Checking the safety of a route
Ask the AI for the safest path. Get a heatmap-aware route, not just a fastest one.
If you're about to walk somewhere unfamiliar — at night, in a new neighborhood, or with kids — you can ask HaevenX's AI hub to score the route. It'll either give the route a green light, suggest an alternate path, or flag specific stretches to be aware of.
Route Safety
Route safety check showing a green-rated path on the map
Asking for a route check
- Open the AI Security Hub (the brain icon at the top of the home screen).
- Type or speak a question like "Is it safe to walk from Central Library to 12 Maple Street tonight?"

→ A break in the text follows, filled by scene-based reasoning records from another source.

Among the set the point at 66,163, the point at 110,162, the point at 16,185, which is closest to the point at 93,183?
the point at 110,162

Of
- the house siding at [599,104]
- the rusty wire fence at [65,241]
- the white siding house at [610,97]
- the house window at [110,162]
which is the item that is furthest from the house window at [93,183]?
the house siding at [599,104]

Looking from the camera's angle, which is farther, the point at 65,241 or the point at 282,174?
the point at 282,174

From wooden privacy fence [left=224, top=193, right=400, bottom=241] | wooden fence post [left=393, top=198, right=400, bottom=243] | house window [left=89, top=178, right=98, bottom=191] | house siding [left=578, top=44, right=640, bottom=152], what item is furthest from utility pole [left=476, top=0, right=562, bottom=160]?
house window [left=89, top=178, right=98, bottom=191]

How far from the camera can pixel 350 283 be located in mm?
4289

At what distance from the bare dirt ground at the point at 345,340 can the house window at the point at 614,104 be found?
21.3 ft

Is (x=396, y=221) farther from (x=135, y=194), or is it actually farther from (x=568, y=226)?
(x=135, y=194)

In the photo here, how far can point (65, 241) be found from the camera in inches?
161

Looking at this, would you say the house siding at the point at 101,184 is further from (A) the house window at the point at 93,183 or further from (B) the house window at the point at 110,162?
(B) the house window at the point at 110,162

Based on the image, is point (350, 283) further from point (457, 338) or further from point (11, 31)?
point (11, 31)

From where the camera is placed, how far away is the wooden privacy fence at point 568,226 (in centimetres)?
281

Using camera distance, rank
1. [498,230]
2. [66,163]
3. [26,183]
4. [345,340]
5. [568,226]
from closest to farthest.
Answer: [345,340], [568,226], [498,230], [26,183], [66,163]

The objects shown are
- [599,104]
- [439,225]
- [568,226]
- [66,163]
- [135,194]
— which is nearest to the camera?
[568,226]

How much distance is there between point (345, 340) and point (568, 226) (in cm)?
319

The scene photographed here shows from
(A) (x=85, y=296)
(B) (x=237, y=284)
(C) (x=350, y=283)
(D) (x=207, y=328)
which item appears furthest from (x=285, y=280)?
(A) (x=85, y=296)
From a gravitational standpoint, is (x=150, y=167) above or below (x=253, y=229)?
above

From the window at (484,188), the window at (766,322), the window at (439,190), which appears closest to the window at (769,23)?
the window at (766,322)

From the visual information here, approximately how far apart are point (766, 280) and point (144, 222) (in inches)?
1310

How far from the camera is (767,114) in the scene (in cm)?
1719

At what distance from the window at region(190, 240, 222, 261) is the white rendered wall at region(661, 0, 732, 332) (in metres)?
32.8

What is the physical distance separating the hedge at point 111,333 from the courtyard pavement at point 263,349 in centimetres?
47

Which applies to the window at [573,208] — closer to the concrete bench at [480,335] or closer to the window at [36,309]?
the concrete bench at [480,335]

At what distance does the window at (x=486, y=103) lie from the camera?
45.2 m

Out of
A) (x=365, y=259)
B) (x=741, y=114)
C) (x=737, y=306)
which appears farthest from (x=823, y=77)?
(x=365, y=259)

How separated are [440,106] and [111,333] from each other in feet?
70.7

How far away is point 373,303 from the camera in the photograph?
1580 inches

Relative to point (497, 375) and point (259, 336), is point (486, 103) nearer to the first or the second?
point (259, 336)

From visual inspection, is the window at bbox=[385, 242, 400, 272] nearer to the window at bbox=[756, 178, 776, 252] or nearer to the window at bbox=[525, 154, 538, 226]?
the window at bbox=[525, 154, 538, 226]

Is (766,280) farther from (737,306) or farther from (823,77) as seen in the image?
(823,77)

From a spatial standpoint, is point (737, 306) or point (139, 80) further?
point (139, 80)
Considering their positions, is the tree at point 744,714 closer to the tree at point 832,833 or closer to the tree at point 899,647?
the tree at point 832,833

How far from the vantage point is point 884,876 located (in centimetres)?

- The AI checks the predictive heatmap for the time window you'll be walking, weighs each segment of the most likely route, and returns a verdict.
What you'll get back
- A traffic-light rating for the route as a whole (green / yellow / red).
- A map preview of the recommended path, color-coded segment by segment.
- If any segment is yellow or red, a one-line explanation: "This block had three reports in the last 14 days: stay alert here or take Oak Street as an alternate."
- An alternate route if the AI thinks one is meaningfully safer.
What it bases the answer on
The route check pulls from the same data the AI Crime Heatmap uses: resident reports, geocoded news, open data, and the AI's spatial model. Time-of-day matters: a route that's green at 9 AM might be yellow at 11 PM, and the AI explicitly tells you that.
What it does NOT do
- It does not call a patrol or alert anyone. It's an information tool, not an emergency tool.
- It does not promise the route will be safe. It says what the data suggests is most likely.
- It is not turn-by-turn navigation. Use Google Maps for that and use HaevenX's check as a layer on top.
Using it for kids
Family masters can run a route check for any family member's planned walk: ask "Is it safe for Sarah to walk home from school today?". The AI uses Sarah's known home + school addresses (from your emergency plan) and her usual departure time.